Hello Weiwei: Typically, after a scraping procedure, the eyelid should not have a white wound.
This usually relates to individual constitution, diet, and lifestyle habits.
Dr.
Liao provided a great introduction; please take a look at http://www.shutien.org.tw/dr_doc_detail.aspx?bookid=588.
Taiwan E-Hospital Puzi Hospital Ophthalmology: Monday to Friday from 8:00 AM to 12:00 PM and Wednesday afternoon from 1:00 PM to 4:30 PM.
I hope to have the opportunity to serve you.
Gao Pilin

Reply Date: 2016/01/07

More Info


Styes and chalazia are common eyelid conditions that can cause discomfort and concern for those affected. Understanding their causes, treatments, and potential for recurrence is essential for effective management.

Causes:
A stye, or hordeolum, is an acute infection of the oil glands in the eyelid, typically caused by bacteria, most commonly Staphylococcus aureus. It presents as a painful, red bump on the eyelid. In contrast, a chalazion is a chronic inflammatory lesion that occurs when an oil gland becomes blocked and is not necessarily caused by an infection. Chalazia can develop after a stye has resolved or can occur independently.

Several factors can contribute to the development of styes and chalazia, including:
1. Poor Eyelid Hygiene: Inadequate cleaning of the eyelids can lead to the accumulation of oils and debris, increasing the risk of blockage and infection.

2. Skin Conditions: Conditions like blepharitis (inflammation of the eyelid margins) can predispose individuals to these issues.

3. Hormonal Changes: Hormonal fluctuations can affect oil production in the glands, leading to blockages.

4. Underlying Health Conditions: Conditions such as diabetes or seborrheic dermatitis can increase susceptibility.

5. Environmental Factors: Exposure to irritants, allergens, or excessive rubbing of the eyes can also contribute.

Treatments:
The treatment for styes and chalazia varies based on the severity and duration of the condition. Initial management typically includes:
- Warm Compresses: Applying a warm compress to the affected area for 10-15 minutes several times a day can help to reduce swelling and promote drainage of the gland.

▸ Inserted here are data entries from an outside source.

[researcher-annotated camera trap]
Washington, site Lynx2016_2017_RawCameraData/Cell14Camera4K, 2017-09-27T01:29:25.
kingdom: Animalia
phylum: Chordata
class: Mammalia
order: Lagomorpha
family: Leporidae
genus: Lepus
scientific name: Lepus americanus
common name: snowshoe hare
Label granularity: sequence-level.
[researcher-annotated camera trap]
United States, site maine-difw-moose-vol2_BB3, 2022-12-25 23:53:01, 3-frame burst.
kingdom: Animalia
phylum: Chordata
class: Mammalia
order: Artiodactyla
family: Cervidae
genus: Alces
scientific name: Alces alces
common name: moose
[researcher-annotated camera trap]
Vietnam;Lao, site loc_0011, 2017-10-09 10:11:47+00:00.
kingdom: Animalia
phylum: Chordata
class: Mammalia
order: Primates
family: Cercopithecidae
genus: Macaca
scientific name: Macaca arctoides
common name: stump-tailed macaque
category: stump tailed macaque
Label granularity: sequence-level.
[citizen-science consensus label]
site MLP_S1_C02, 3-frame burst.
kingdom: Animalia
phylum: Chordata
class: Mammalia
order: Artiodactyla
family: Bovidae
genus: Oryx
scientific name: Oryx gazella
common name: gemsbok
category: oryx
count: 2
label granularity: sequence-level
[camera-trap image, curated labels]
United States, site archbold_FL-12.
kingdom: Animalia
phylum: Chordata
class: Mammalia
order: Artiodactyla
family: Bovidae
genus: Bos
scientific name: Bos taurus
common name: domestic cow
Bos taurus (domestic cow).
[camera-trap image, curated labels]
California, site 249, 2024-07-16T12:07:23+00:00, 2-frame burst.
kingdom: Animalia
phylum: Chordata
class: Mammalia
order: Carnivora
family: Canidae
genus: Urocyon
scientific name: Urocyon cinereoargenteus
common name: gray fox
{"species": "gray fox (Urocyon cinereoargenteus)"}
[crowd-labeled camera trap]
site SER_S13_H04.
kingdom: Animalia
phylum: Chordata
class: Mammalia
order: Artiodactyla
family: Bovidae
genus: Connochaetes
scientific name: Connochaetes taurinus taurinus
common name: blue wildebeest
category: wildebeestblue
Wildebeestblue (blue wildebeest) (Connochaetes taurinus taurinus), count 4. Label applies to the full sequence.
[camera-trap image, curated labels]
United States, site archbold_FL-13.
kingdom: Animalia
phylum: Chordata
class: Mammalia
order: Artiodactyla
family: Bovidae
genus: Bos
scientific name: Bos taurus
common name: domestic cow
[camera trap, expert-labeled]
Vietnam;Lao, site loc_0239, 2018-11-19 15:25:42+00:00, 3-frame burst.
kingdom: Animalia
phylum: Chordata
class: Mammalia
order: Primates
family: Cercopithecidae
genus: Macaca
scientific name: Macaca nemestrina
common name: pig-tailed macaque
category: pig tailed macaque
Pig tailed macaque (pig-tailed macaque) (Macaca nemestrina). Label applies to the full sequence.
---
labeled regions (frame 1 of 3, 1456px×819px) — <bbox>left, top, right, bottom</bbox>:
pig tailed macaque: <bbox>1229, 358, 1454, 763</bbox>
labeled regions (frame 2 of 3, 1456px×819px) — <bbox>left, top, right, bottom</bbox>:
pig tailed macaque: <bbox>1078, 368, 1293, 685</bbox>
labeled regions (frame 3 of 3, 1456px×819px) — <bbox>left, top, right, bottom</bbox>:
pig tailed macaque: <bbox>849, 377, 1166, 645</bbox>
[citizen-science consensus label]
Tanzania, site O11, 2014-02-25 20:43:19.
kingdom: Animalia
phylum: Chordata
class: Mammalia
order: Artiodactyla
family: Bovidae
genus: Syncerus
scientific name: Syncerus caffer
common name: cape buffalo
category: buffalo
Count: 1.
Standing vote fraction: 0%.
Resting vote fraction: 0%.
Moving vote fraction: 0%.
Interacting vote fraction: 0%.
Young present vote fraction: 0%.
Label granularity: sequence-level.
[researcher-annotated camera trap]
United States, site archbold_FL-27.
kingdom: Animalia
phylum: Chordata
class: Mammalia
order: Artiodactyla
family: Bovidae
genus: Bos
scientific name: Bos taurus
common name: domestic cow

- Topical Antibiotics: If an infection is suspected, antibiotic ointments or drops may be prescribed.

- Oral Antibiotics: In cases of severe infection or if the stye does not improve, oral antibiotics may be necessary.

- Incision and Drainage: For persistent chalazia or styes that do not respond to conservative treatment, a minor surgical procedure may be performed to drain the contents of the lesion.

Recurrence:
Recurrence of styes and chalazia can be frustrating. Factors that may contribute to repeated occurrences include:
- Chronic Blepharitis: If the underlying cause of inflammation is not addressed, styes and chalazia may recur.

- Lifestyle Factors: Poor hygiene, such as not removing makeup before bed or touching the eyes with unwashed hands, can lead to new infections.

- Skin Conditions: Persistent skin conditions may require ongoing management to prevent recurrence.

In your case, it seems that you have experienced multiple episodes of styes and chalazia, which may be related to a combination of factors, including your personal hygiene practices, underlying skin conditions, or possibly even anatomical factors that predispose you to blockages in the oil glands. It is crucial to maintain good eyelid hygiene, which includes regular cleaning of the eyelid margins, avoiding touching or rubbing the eyes, and managing any underlying skin conditions.

If you continue to experience issues, it may be beneficial to consult with a healthcare provider who specializes in ophthalmology. They can provide tailored advice and may recommend additional treatments or preventive measures to help reduce the frequency of these conditions. Regular follow-ups and adherence to prescribed treatments can significantly improve your situation and minimize the risk of recurrence.